● **Texto**:
┌────────
Las grandes civilizaciones, en Mesopotamia, Egipto,
China o en la América precolombina, civilizaron en primer lugar la
memoria escrita para el calendario y las distancias. «El conjunto de los
hechos destinados a sobrepasar las generaciones siguientes» [ibid.], se
reduce a la religión, a la historia y a la geografía. «El triple
problema del tiempo, del espacio y del hombre constituye la materia de
la memorización» [ibid.].
Memoria urbana, memoria real también. No sólo «la
ciudad capital se convierte en el perno del mundo celeste y de la
superficie humanizada» [ibid.] (y el punto focal de una política de la
memoria), sino que el rey en persona despliega, en toda la extensión
sobre la que tiene autoridad, un programa de memorización del que él es
el centro.
Los reyes crean para sí instituciones-memoria:
archivos, bibliotecas, museos. Zimri-Lim (1782- 59 a .c. circa) hace de
su palacio de Mari, donde se han encontrado innumerables tablitas, un
centro archivístico. En R a s .amra, en Siria, las excavaciones del
edificio de los archivos reales de Ugarit han permitido encontrar tres
depósitos de archivos en el palacio: archivos diplomáticos, financieros y
administrativos. En este mismo palacio se encontraba, en el II milenio
a.C, una biblioteca, y en el siglo VII a.C era célebre la biblioteca de
Assurbanipal en Nínive. En época helenística florecieron la gran
biblioteca de Pérgamo, fundada por Atalo, y la celebérrima biblioteca de
Alejandría en el famoso museo, creación de los Tolomeos.
Memoria real, puesto que los reyes hacen componer y
a veces inscribir en la piedra de los anales (o al menos fragmentos de
éstos) donde están narradas especialmente sus gestas y que conducen a la
frontera donde la memoria se hace historia.
En el antiguo Oriente, antes de la mitad del II
milenio, no se encuentran más que listas dinásticas y relatos
legendarios de héroes reales, como Sargon o Naram-Sin. Más tarde los
soberanos hacen redactar a sus escribas narraciones más detalladas de
sus reinos, en las cuales sobresalen victorias militares, ventajas de su
justicia y progreso del derecho: los tres dominios dignos de ofrecer
ejemplos memorables a los hombres del futuro. Parece que en Egipto,
después de la invención de la escritura, poco antes del inicio del nI
milenio y hasta finales de la soberanía indígena, en época romana, han
sido redactados con continuidad los anales reales. Pero el ejemplar sin
duda único, conservado sobre el frágil papiro, ha desaparecido. No
quedan de éste más que pocos fragmentos grabados sobre la piedra [véase
Daumas, 1965, pág. 579].
└────────
● **Objetivo A**:
Enumere las grandes civilizaciones que menciona el texto sobre la memoria en la Antigüedad al comienzo de su primera oración.
● **Objetivo B**:
Traduzca al inglés esta oración del texto sobre la memoria en la Antigüedad: «Los reyes crean para sí instituciones-memoria: archivos, bibliotecas, museos.»
● **Objetivo C**:
Según el texto sobre la memoria en la Antigüedad, ¿quién fundó la gran biblioteca de Pérgamo?

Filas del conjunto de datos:
┌────────
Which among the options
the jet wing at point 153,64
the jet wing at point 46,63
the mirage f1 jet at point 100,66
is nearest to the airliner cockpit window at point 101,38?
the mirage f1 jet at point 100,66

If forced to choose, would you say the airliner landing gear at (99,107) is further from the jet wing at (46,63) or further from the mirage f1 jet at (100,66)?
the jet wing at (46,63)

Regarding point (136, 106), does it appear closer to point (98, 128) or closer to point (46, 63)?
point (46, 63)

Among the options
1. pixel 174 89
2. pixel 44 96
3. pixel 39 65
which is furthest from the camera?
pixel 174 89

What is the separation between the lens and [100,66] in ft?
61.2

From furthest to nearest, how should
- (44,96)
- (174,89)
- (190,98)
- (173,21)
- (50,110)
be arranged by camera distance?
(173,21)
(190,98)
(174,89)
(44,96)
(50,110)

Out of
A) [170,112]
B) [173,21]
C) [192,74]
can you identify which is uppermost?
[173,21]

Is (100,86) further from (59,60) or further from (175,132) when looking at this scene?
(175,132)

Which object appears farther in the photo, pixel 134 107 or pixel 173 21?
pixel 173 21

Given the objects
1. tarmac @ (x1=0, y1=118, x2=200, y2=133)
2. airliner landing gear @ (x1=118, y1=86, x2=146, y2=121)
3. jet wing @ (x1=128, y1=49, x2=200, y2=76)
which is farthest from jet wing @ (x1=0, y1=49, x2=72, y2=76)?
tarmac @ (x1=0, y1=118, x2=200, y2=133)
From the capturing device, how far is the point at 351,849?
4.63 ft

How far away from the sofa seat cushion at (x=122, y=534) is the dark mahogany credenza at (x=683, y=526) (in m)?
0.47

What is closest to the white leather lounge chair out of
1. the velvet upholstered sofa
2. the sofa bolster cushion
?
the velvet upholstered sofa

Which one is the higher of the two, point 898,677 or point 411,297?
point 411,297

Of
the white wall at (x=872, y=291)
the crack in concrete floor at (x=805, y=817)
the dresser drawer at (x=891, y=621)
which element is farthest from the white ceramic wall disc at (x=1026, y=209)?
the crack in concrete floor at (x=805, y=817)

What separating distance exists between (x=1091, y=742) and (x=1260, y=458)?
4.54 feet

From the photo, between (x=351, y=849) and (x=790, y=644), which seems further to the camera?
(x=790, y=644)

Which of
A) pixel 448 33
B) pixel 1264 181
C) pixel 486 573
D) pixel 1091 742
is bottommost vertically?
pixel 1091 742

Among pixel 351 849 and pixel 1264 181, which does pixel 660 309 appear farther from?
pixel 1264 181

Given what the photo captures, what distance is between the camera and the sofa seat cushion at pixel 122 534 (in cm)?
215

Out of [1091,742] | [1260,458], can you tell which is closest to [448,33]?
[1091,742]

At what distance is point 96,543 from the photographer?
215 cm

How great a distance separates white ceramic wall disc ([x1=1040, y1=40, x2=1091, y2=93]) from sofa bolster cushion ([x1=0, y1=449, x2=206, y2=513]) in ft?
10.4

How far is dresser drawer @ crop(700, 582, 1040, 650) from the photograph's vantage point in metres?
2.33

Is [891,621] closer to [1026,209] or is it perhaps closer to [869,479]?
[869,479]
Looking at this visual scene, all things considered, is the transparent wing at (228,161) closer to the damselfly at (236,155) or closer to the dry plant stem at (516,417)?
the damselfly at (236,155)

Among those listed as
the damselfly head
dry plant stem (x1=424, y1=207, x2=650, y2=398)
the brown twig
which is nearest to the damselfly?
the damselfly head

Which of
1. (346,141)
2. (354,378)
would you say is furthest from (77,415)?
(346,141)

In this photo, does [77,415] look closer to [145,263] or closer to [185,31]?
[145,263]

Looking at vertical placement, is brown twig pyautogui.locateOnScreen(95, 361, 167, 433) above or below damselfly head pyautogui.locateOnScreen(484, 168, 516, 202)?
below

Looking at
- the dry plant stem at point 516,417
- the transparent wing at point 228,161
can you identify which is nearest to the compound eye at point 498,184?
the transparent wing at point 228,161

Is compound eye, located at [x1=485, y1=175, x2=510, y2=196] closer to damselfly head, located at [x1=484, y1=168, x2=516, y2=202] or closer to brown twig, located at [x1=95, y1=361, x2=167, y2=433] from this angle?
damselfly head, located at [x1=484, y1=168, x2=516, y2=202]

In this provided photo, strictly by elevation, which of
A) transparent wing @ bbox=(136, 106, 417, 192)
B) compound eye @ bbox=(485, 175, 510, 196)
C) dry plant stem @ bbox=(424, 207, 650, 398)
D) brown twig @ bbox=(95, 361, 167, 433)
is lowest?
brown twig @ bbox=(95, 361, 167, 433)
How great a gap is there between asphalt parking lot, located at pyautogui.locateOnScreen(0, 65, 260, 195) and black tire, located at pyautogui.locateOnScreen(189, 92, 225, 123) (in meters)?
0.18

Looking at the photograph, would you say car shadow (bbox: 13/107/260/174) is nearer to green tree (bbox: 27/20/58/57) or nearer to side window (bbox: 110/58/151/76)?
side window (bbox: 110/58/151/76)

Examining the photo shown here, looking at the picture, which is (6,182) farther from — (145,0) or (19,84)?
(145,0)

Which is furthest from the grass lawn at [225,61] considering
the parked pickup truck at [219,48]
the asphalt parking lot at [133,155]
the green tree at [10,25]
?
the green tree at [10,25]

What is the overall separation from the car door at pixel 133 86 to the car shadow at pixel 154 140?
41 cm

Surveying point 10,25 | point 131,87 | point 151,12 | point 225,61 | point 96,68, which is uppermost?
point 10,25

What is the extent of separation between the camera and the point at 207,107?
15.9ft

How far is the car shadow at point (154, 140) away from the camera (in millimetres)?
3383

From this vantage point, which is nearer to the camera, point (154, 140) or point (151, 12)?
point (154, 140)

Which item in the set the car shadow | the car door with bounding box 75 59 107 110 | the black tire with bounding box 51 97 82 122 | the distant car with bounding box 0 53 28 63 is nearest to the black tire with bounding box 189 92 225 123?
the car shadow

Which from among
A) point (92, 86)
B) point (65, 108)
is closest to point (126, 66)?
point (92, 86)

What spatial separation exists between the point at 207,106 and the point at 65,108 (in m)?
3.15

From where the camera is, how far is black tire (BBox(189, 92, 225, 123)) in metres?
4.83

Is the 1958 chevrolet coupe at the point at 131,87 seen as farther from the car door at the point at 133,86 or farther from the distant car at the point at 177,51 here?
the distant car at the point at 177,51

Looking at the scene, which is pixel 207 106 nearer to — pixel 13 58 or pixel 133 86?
└────────
● **Resultado correcto A**:
Mesopotamia, Egipto, China y la América precolombina.

● **Resultado correcto B**:
Kings create memory-institutions for themselves: archives, libraries, museums.

● **Resultado correcto C**:
Atalo.